Mario Heukemes, de Cociter, rappelle l’importance politique que revêt leur coopérative: «Nous menons également un combat politique en proposant une alternative aux énormes entreprises et à leurs logiques commerciales extrêmement stratégiques. Nous le voyons dans le contexte actuel, avec la guerre en Ukraine, l’énergie est un enjeu capital. Se réapproprier ses moyens de production et de distribution est un enjeu démocratique.»
En Belgique, en 2021, selon les statistiques d’Elia (gestionnaire du réseau de transport d’électricité à haute tension en Belgique), c’est encore l’énergie nucléaire qui domine, suivie du gaz, puis du solaire et, enfin, de l’éolien. La production des énergies éoliennes et solaires s’élevait à 18,9 %, alors qu’elle était de 21 % en 2020.
L’achat groupé pèse lourd
Derrière son ordi, en un clic, on peut s’inscrire à un groupe d’achat et réduire sa facture d’énergie. Dans le monde des start-up, Wikipower s’impose comme l’expert des achats groupés. Cette société liégeoise propose de faire le tri dans le micmac des offres d’énergie. D’abord, par leur site comparateur-énergie et, ensuite, par leurs achats groupés. Ce service se déroule sous forme d’appel d’offres. Wikipower rassemble un maximum de ménages afin de négocier des tarifs auprès des fournisseurs de gaz et d’électricité. Une fois la meilleure offre sélectionnée, libre aux inscrits de poursuivre l’aventure. Peu importe s’il reste, au final, deux pelés et trois tondus, l’offre reste la même.
Nicolas Wilmet, business unit manager chez Wikipower, détaille leur mission: «On parle d’achats groupés pour faire des économies et pour faciliter la transition énergétique. Toute l’énergie fournie dans nos achats groupés d’électricité est 100% belge, et verte et de gaz. Nous organisons aussi des achats groupés de panneaux solaires, de matériaux d’isolation… D’ailleurs, notre premier conseil est d’isoler sa maison.»
Wikipower attire également des partenariats issus du secteur public et privé. Nicolas Wilmet confirme: «Par exemple, des communes font appel à nous pour limiter l’impact de l’augmentation des prix sur leurs citoyens et, en tant que coordinateur, nous organisons l’achat groupé.» Depuis 2011, ce leader des achats groupés compte de multiples collaborations avec des villes (Bruxelles, Namur, Charleroi…), des communes (Rixensart, Courcelles, Ans…) ou encore avec des partenaires privés (Greenpeace, Crelan…).

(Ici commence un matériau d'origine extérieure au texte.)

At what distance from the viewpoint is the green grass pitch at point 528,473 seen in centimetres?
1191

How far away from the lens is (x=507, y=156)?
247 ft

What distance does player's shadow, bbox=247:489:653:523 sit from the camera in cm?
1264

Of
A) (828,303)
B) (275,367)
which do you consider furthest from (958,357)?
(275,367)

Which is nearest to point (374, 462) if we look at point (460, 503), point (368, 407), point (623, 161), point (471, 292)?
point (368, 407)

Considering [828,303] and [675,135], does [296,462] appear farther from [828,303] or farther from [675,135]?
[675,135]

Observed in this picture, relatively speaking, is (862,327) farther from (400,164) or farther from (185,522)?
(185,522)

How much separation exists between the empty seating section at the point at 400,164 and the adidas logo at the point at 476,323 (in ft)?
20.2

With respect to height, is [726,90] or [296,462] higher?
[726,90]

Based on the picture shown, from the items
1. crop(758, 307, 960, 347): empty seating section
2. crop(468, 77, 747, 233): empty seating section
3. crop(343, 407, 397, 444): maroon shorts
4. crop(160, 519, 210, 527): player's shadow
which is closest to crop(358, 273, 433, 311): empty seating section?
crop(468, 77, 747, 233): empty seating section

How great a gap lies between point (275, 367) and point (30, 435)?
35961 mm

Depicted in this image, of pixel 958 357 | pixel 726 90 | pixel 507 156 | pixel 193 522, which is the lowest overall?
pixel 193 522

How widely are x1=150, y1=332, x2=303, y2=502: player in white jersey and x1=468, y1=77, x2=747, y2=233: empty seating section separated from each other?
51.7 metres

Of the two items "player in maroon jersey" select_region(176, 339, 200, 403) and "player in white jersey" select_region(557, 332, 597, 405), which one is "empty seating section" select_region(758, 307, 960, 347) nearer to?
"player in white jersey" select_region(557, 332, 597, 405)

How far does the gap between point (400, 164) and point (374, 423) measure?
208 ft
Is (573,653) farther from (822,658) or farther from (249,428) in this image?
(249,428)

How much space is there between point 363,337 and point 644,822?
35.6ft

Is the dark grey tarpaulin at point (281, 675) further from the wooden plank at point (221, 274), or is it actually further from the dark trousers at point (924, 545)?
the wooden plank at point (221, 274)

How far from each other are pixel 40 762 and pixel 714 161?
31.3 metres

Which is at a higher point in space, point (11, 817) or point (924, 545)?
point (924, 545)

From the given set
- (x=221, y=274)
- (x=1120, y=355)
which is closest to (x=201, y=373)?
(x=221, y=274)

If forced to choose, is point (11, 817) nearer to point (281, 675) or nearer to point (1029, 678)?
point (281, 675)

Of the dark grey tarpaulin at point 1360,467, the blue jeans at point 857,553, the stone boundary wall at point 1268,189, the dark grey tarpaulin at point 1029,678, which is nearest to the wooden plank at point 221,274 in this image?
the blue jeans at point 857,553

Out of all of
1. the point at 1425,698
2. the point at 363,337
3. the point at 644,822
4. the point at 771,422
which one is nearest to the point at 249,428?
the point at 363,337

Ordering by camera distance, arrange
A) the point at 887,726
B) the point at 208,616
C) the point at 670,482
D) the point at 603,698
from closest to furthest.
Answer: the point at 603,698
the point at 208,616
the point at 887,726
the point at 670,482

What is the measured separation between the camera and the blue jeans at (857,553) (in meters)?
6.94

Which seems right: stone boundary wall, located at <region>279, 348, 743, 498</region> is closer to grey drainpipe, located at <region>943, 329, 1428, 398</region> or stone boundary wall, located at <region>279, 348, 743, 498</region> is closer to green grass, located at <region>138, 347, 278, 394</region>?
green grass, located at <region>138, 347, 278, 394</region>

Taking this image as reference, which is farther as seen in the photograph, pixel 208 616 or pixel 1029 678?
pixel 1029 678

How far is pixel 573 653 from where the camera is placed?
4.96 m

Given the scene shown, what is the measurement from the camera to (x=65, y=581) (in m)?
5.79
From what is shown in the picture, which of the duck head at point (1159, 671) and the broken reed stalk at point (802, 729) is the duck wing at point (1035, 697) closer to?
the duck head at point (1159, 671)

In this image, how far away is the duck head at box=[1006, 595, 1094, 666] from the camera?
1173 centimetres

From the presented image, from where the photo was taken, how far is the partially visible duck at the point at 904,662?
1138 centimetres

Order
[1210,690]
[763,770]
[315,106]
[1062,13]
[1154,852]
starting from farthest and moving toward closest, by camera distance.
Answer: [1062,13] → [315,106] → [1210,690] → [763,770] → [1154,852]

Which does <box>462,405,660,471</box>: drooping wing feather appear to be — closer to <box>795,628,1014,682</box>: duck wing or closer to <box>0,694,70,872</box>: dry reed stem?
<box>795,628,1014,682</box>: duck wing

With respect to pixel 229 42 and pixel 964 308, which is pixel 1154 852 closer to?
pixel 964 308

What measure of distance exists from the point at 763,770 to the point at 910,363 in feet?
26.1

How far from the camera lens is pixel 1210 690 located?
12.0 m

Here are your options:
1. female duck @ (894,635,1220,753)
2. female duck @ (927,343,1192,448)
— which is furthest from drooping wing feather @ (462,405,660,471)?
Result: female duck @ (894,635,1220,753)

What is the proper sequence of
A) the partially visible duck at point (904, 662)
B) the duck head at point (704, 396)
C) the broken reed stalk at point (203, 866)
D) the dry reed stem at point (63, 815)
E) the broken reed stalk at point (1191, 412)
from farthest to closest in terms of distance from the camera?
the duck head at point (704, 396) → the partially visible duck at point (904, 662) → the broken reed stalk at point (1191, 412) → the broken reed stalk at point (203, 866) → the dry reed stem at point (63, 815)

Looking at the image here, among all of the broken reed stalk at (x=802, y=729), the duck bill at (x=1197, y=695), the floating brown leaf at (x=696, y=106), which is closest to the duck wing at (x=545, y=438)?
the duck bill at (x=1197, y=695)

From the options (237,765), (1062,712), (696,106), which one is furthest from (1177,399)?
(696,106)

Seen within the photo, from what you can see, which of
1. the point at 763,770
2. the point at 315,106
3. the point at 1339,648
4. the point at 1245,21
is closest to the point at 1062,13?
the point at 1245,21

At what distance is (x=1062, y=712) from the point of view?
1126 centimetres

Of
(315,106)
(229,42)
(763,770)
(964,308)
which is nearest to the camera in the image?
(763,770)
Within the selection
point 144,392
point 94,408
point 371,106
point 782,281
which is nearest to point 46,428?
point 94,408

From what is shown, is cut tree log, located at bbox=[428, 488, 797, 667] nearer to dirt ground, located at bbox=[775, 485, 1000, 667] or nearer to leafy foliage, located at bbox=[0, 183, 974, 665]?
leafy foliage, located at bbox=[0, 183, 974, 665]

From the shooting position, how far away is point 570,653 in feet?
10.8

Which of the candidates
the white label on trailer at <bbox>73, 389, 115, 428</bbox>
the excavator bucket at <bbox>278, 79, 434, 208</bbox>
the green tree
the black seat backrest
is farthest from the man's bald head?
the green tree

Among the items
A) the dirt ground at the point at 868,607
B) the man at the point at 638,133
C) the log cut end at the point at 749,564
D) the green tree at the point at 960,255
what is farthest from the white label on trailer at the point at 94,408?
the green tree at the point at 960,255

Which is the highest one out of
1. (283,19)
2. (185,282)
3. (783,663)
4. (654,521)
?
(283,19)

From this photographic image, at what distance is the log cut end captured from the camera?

Le paysage de l’énergie belge regorge de structures œuvrant à une popularisation du renouvelable. À leur échelle, elles permettent d’y voir plus clair dans le schmilblick énergétique et de sortir les consommateurs du rôle de payeurs de factures. Un véritable changement culturel et politique. Pour Cociter, le but n’est pas de fournir l’électricité la moins chère, mais une électricité dont on connaît la provenance et qui échappe à des stratégies commerciales et géopolitiques. L’enjeu est là, remettre l’énergie au milieu du village, et en comprendre les tenants et les aboutissants.